Thanks to the Internet, every day is Black Friday.
And thanks to the Net, retailers are jostling for people's business pretty much all year round
More on the day's top stories below the fold.
John Briggs at TechCruch:
In the end Black Friday is an exercise in pure commerce. Stores want you to come in because it means they can clear out all their stock in a few short hours. It gives them a cushion for the slow post-holiday season and it makes shopping look like an event. While I'm all for expansion of the commercial spirit, I think Black Friday is such a cynical and scammy experience that it's hardly worth rolling off the couch to partake in. Make some real nerds happy – hit the small guys online, pick up some ThinkGeek stuff or some cool board games or Estes rockets from a smaller hobby shop and let somebody else fight over a $12 Blu-Ray player.
Switching topics,
Paul Krugman looks at how health care cost increases have slowed since the Affordable Care Act was passed:
So, how’s it going? The health exchanges are off to a famously rocky start, but many, though by no means all, of the cost-control measures have already kicked in. Has the curve been bent?
The answer, amazingly, is yes. In fact, the slowdown in health costs has been dramatic.
And
Timothy Egan's experience shows why, ultimately, the Affordable Healthcare Act will be successful:
I just spent 15 minutes on my local health care exchange and realized that I could save a couple hundred dollars a month on my family’s insurance.

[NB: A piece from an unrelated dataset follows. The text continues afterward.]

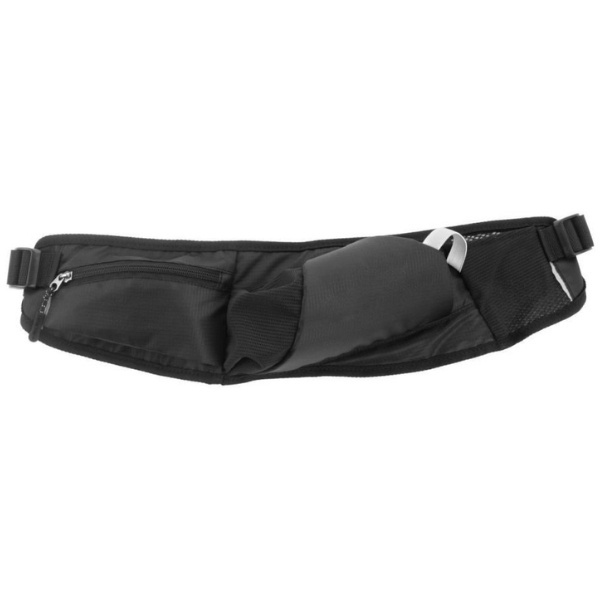 Logo trade promotional gifts picture of: Sport belt bag MAFADI Schwarzwolf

The Republicans don't just want the ACA to fail, they want, well, everything to fail, explains
The New York Times editorial board:
It’s hard to see how Republicans could slow things down more than they already have for the last several years. Yes, they can prevent committees from meeting and add days of wasted time to every nomination and bill. Just after the filibuster vote, in fact, Senate Republicans refused a routine request for unanimous consent to approve several of the president’s uncontested nominees.
But the larger business of governing is already being cast aside. As Politico recently reported, the current Congress has only enacted 49 laws, the fewest since 1947. That’s a mark of pride to Tea Party nihilists, but, for the rest of the country, which expects action on fundamentals like jobs and immigration, it’s a mark of shame.